Work to complete: Revise the passage on the supervisor relay below, starting at "Introduce a persistent" and ending at "(RelayOpen, RelayOpenResult, RelayClose)", so that "heartbeat" becomes "keepalive".

BEGIN Selected passage

Introduce a persistent supervisor-to-gateway session (ConnectSupervisor
bidirectional gRPC RPC) and migrate /connect/ssh and ExecSandbox onto
relay channels coordinated through it.

Architecture:
- gRPC control plane: carries session lifecycle (hello, heartbeat) and
  relay lifecycle (RelayOpen, RelayOpenResult, RelayClose)
- HTTP data plane: for each relay, the supervisor opens a reverse HTTP
  CONNECT to /relay/{channel_id} on the gateway; the gateway bridges
  the client stream with the supervisor stream
- The supervisor is a dumb byte bridge with no SSH/NSSH1 awareness;
  the gateway sends the NSSH1 preface through the relay

Key changes:
- Add ConnectSupervisor RPC and session/relay proto messages
- Add gateway session registry (SupervisorSessionRegistry) with
  pending-relay map for channel correlation
- Add /relay/{channel_id} HTTP CONNECT endpoint
- Rewire /connect/ssh: session lookup + RelayOpen instead of direct
  TCP dial to sandbox:2222
- Rewire ExecSandbox: relay-based proxy instead of direct sandbox dial
- Add supervisor session client with reconnect and relay bridge
- Remove ResolveSandboxEndpoint from proto, gateway, and K8s driver

Closes OS-86
When a sandbox first reports Ready, the supervisor session may not have
completed its gRPC handshake yet. Instead of failing immediately with
502 / "supervisor session not connected", the relay open now retries
with exponential backoff (100ms → 2s) for up to 15 seconds.

END Selected passage
BEGIN Supplied material

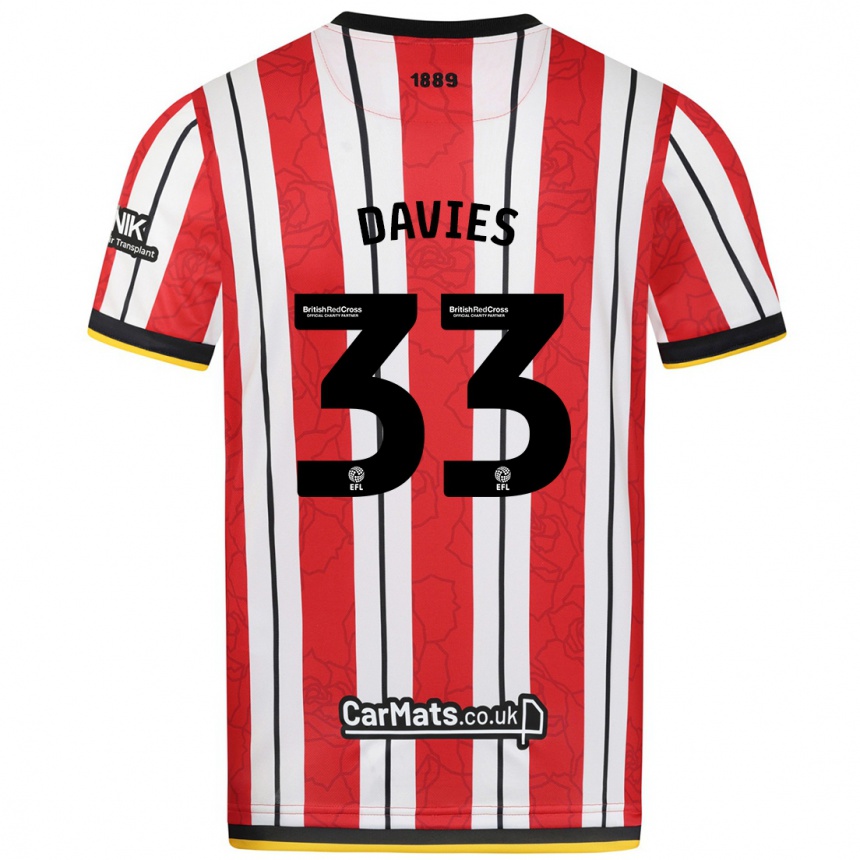 Men Football Bethan Davies #33 Red White Stripes Home Jersey 2024/25 T-Shirt Za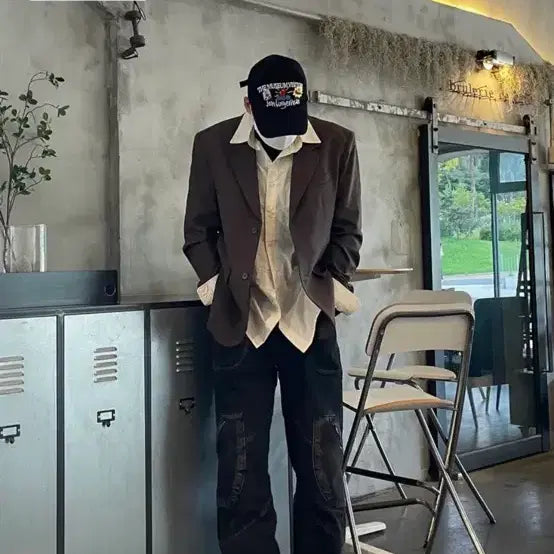 [BUNJANG] Drawfit Dark Brown Blazer / 드로우핏 다크브라운 블레이저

END Supplied material

Written response:
Introduce a persistent supervisor-to-gateway session (ConnectSupervisor
bidirectional gRPC RPC) and migrate /connect/ssh and ExecSandbox onto
relay channels coordinated through it.

Architecture:
- gRPC control plane: carries session lifecycle (hello, keepalive) and
  relay lifecycle (RelayOpen, RelayOpenResult, RelayClose)